À l'approche du second tour des élections municipales, le paysage politique se complexifie dans certaines villes de France. En effet, plusieurs localités, comme Marseille ou Strasbourg, ont vu l'émergence de configurations à quatre candidats, entraînant l'utilisation d'un terme qui suscite confusion : « pentagulaire ». Cette expression, bien que courante, est étymologiquement trompeuse.
Pour comprendre cette terminologie, il est essentiel de se pencher sur l'origine des mots. Le terme « angulaire » dérive du latin « angulus », signifiant « angle », et qui a donné lieu à des mots comme « triangulaire » ou « quadrangulaire ». En revanche, le préfixe penta-, qui provient du grec et fait référence au nombre cinq comme dans « pentagone », crée un mélange linguistique souvent jugé inapproprié.
Les linguistes soulignent qu'accoler un élément grec à un mot d'origine latine est ce qu'on appelle un hybridation étymologique, une pratique vue d'un mauvais œil par les puristes.

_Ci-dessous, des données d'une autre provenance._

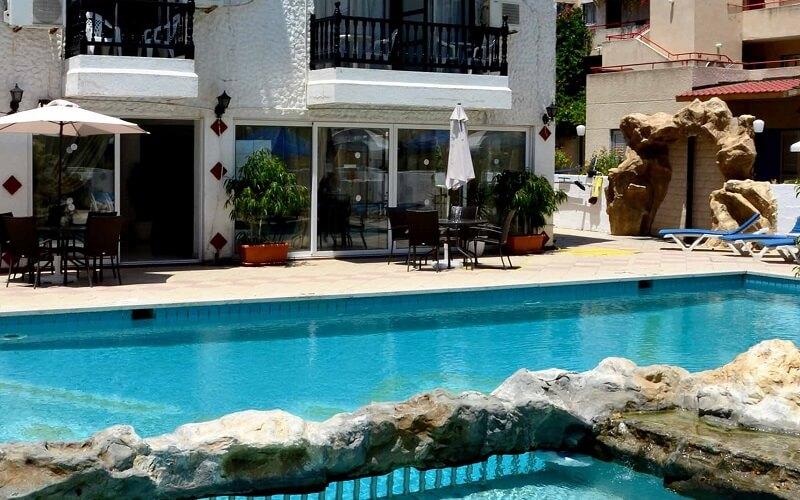 бассейн в Larco Hotel 2*, Ларнака, Кипр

Pour être précis, la formulation correcte pour une compétition avec cinq candidats est « quinquangulaire », composée du préfixe latin quinque , qui se traduit par cinq, et du suffixe -angulaire.
Cette rigueur s'applique également à des configurations plus nombreuses : pour six candidats, le terme à utiliser est « sexangulaire » et pour sept « septuangulaire ». L'usage de ces dénominations précises non seulement enrichit notre vocabulaire, mais renforce également notre compréhension des dynamiques électorales.
Dans le contexte des élections municipales, des experts comme le linguiste Jean Dupont expliquent que cette précision linguistique est fondamentale pour éviter la confusion parmi les électeurs. Alors, la prochaine fois que quelqu'un évoquera une « pentagulaire » à Paris, vous saurez qu'il s'agit en réalité d'une « quinquangulaire », un terme agréé par des ouvrages de référence comme Le trésor de la langue française et Littré.